そのご縁日のには講中の大人たちが指定されたお宿に集まり赤飯やお煮しめなどの御馳走を作りお山にあるお稲荷さんに出向き祭壇にお酒や塩、米、お菓子等を飾り地元の神社の 神主さんを伴い祝詞をあげてこの一年の感謝と祈りを捧げてお詣りをしました。
この儀式が済むと御神体と共にお宿に戻り、大人たちは各自の家に当分の御馳走を持ち帰り、 講に所属している家の子供たちに は作ったお煮しめや炊いた赤飯をおにぎりにしてお弁当風に竹のキョウギに入れて振る舞います、 私たち子供はこのお弁当がとても楽しみでした、講中の中にはこのお弁当を楽しみにしている子供のために 講に所属した人も多数おりました。 こうして大人たちはお宿で宴会を催し、お稲荷さんのご神体と共にお祝いをしたそうです。

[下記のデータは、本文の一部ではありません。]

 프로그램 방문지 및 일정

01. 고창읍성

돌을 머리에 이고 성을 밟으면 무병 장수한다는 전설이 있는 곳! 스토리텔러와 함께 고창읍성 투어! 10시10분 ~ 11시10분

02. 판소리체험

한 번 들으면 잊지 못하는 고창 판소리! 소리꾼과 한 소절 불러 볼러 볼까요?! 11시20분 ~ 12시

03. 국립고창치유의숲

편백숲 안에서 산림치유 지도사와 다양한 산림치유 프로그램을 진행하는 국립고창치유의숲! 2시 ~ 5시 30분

こうした母たちの華やかな全盛期の時代は既に過ぎて、世代交代した 私たち平成の時代には既にこうした儀式も簡素化されてもはやお宿で御馳走などを作ることもなくなり、 子供たちのためのお弁当作りもしなくなり、すっかり現代化されて 既成の仕出し弁当を準備し、ささやかな宴会を催し、もはやご神体をお宿に卸すこともなくなりました。

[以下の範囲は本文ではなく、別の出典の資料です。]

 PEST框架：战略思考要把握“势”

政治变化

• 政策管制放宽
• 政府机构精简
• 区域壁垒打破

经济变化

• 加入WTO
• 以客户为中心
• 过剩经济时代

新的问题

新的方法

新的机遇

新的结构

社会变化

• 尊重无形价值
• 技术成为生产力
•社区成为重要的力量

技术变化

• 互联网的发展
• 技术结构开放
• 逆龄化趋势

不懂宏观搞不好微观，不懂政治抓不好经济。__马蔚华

平成の私たちの時代となり、こうした稲荷講などの 信仰事もすたれてきて、稲荷さんを守る講の人員も高齢化に伴い 減少して、もはや後継者もいなくなりつつあり、存続自体が危ぶまれている現状となりついにこの平成30年3月の定例会には 花水講を解散してお稲荷様も叶神社様を通じてしかるべきところにお戻しするとの意見が決定されたのです。

しかしこの決定は、

私たちこの花水の里の地でのお稲荷様の存続を希望する複数の講員の意見(お稲荷様をこのままこの地での存続が可能な提案)を無視してこの講の主導権を握る心ない数名の講員たちが意地を張り自分たちの意見を押し通して決定事項としてしまったのです。

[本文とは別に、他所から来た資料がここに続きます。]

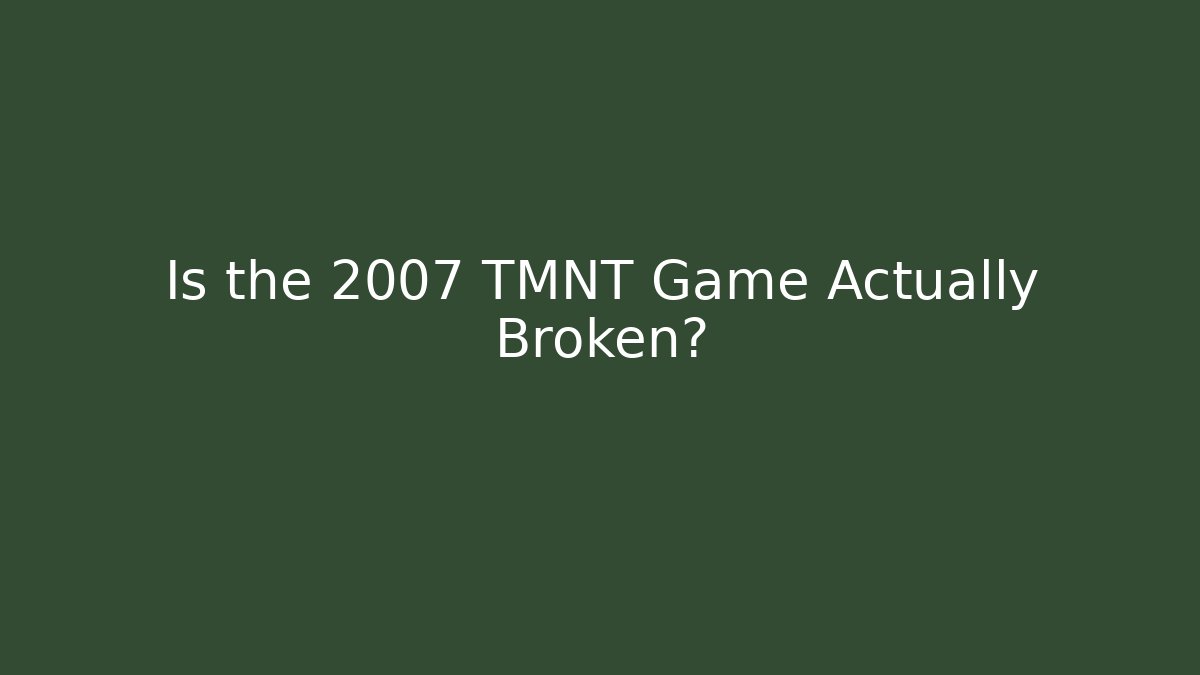 Is the 2007 TMNT Game Actually Broken?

講も解散して山にあるお社等も整理されることとになり、 お稲荷さんも地元の鎮守の叶神社の宮司様の手に委ねお戻しす ることになりました。 体の良いは厄介払いとしか思えません。
つまりこの花水の里からお稲荷様を追放することとしたのです。

しかし、私たち一部のお稲荷さんの存続を希望する講中の者たちは

百年もの永きにわたりこの花水の里に鎮座されこの花水の里の象徴でもある歴史ある先人たちの 深い祈りが込められたお稲荷様を一部の心無い講員たちの身勝手な事情でこの花水の里から追放するなど私たちは許すことが出来ませんでした。 そして永期にわたりこの花水の里を守ってきてくれたお稲荷さん、粗末にはできないものと

叶神社の宮司様とも相談をしたところ、やはり私たちと同じご意見で

「できるものならばこの花水の里で 存続するのがお稲荷様にとっては一番喜ばしいことではないでしょうか」

とのことでした。 そこで私たちはこの花水の地に在を置く浦賀不動日月院の御住職、田中誠道様にご相談し事情を話した ところ、

「そうしたご事情ならば、当方でありがたくお稲荷様をお引き受けして永代にわたり末永くお守りいたします」

とのありがたいお申し出があり この平成30年6月に浦賀不動日月院ご住職、田中誠道様の御助力を得て この浦賀不動日月院境内にお社と鳥居を構え花水稲荷様を御遷座していただくことができました。

田中誠道ご住職様には感謝の気持ちでいっぱいです。
お稲荷様もさぞやお喜びのこととお察っしいたします。

毎年桜の花の咲くころがお稲荷様のお祭りです。



どうぞ皆様お参りにいらしてくださいませ。